● **WHAT IS EXPECTED**: Please render every line of the records below as a Markdown table with two columns, Row and Record text, numbering the rows in order and skipping blank lines. Leave the pictures out.

---+---

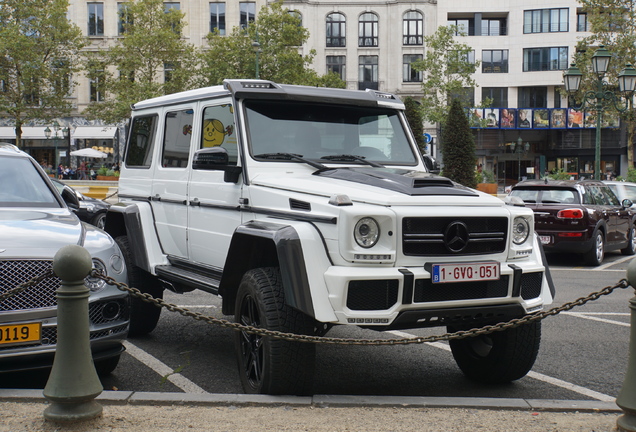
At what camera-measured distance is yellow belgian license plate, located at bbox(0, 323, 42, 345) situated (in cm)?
466

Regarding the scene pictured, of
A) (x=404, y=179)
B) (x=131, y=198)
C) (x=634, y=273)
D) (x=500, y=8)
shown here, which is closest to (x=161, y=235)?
(x=131, y=198)

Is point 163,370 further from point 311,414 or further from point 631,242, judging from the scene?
point 631,242

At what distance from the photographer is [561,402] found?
4.43m

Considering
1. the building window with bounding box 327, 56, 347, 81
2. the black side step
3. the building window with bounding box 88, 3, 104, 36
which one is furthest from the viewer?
the building window with bounding box 327, 56, 347, 81

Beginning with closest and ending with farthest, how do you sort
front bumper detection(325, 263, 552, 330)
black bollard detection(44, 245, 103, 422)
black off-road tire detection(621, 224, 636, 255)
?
black bollard detection(44, 245, 103, 422)
front bumper detection(325, 263, 552, 330)
black off-road tire detection(621, 224, 636, 255)

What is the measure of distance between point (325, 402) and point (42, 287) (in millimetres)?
2100

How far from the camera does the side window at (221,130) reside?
568 centimetres

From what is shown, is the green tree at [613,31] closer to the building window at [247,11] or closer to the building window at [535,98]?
the building window at [535,98]

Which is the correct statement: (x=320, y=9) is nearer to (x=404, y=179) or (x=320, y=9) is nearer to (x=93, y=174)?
(x=93, y=174)

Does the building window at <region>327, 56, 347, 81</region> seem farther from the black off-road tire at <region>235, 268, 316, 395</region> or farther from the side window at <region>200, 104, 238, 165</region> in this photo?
the black off-road tire at <region>235, 268, 316, 395</region>

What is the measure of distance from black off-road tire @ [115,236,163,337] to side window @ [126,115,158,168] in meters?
0.81

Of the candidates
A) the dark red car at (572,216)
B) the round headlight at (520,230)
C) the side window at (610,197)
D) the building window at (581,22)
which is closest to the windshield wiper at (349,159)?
the round headlight at (520,230)

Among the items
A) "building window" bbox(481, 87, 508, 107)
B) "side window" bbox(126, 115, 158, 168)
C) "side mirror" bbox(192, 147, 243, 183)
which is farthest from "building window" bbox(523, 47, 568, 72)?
"side mirror" bbox(192, 147, 243, 183)

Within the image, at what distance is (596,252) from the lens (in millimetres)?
14195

---+---

● **FINAL RESULT**:
| Row | Record text |
|---|---|
| 1 | At what camera-measured distance is yellow belgian license plate, located at bbox(0, 323, 42, 345) situated (in cm)? |
| 2 | 466 |
| 3 | Regarding the scene pictured, of |
| 4 | A) (x=404, y=179) |
| 5 | B) (x=131, y=198) |
| 6 | C) (x=634, y=273) |
| 7 | D) (x=500, y=8) |
| 8 | shown here, which is closest to (x=161, y=235)? |
| 9 | (x=131, y=198) |
| 10 | Is point 163,370 further from point 311,414 or further from point 631,242, judging from the scene? |
| 11 | point 631,242 |
| 12 | At what distance from the photographer is [561,402] found? |
| 13 | 4.43m |
| 14 | Considering |
| 15 | 1. the building window with bounding box 327, 56, 347, 81 |
| 16 | 2. the black side step |
| 17 | 3. the building window with bounding box 88, 3, 104, 36 |
| 18 | which one is furthest from the viewer? |
| 19 | the building window with bounding box 327, 56, 347, 81 |
| 20 | Beginning with closest and ending with farthest, how do you sort |
| 21 | front bumper detection(325, 263, 552, 330) |
| 22 | black bollard detection(44, 245, 103, 422) |
| 23 | black off-road tire detection(621, 224, 636, 255) |
| 24 | ? |
| 25 | black bollard detection(44, 245, 103, 422) |
| 26 | front bumper detection(325, 263, 552, 330) |
| 27 | black off-road tire detection(621, 224, 636, 255) |
| 28 | What is the measure of distance between point (325, 402) and point (42, 287) (in millimetres)? |
| 29 | 2100 |
| 30 | How far from the camera does the side window at (221,130) reside? |
| 31 | 568 centimetres |
| 32 | From what is shown, is the green tree at [613,31] closer to the building window at [247,11] or closer to the building window at [535,98]? |
| 33 | the building window at [535,98] |
| 34 | Which is the correct statement: (x=320, y=9) is nearer to (x=404, y=179) or (x=320, y=9) is nearer to (x=93, y=174)? |
| 35 | (x=93, y=174) |
| 36 | Does the building window at <region>327, 56, 347, 81</region> seem farther from the black off-road tire at <region>235, 268, 316, 395</region> or farther from the side window at <region>200, 104, 238, 165</region> in this photo? |
| 37 | the black off-road tire at <region>235, 268, 316, 395</region> |
| 38 | What is the measure of distance from black off-road tire @ [115,236,163,337] to side window @ [126,115,158,168] in meters? |
| 39 | 0.81 |
| 40 | Of the candidates |
| 41 | A) the dark red car at (572,216) |
| 42 | B) the round headlight at (520,230) |
| 43 | C) the side window at (610,197) |
| 44 | D) the building window at (581,22) |
| 45 | which is closest to the windshield wiper at (349,159)? |
| 46 | the round headlight at (520,230) |
| 47 | Among the items |
| 48 | A) "building window" bbox(481, 87, 508, 107) |
| 49 | B) "side window" bbox(126, 115, 158, 168) |
| 50 | C) "side mirror" bbox(192, 147, 243, 183) |
| 51 | which is farthest from "building window" bbox(523, 47, 568, 72)? |
| 52 | "side mirror" bbox(192, 147, 243, 183) |
| 53 | Within the image, at what distance is (596,252) from the lens (in millimetres)? |
| 54 | 14195 |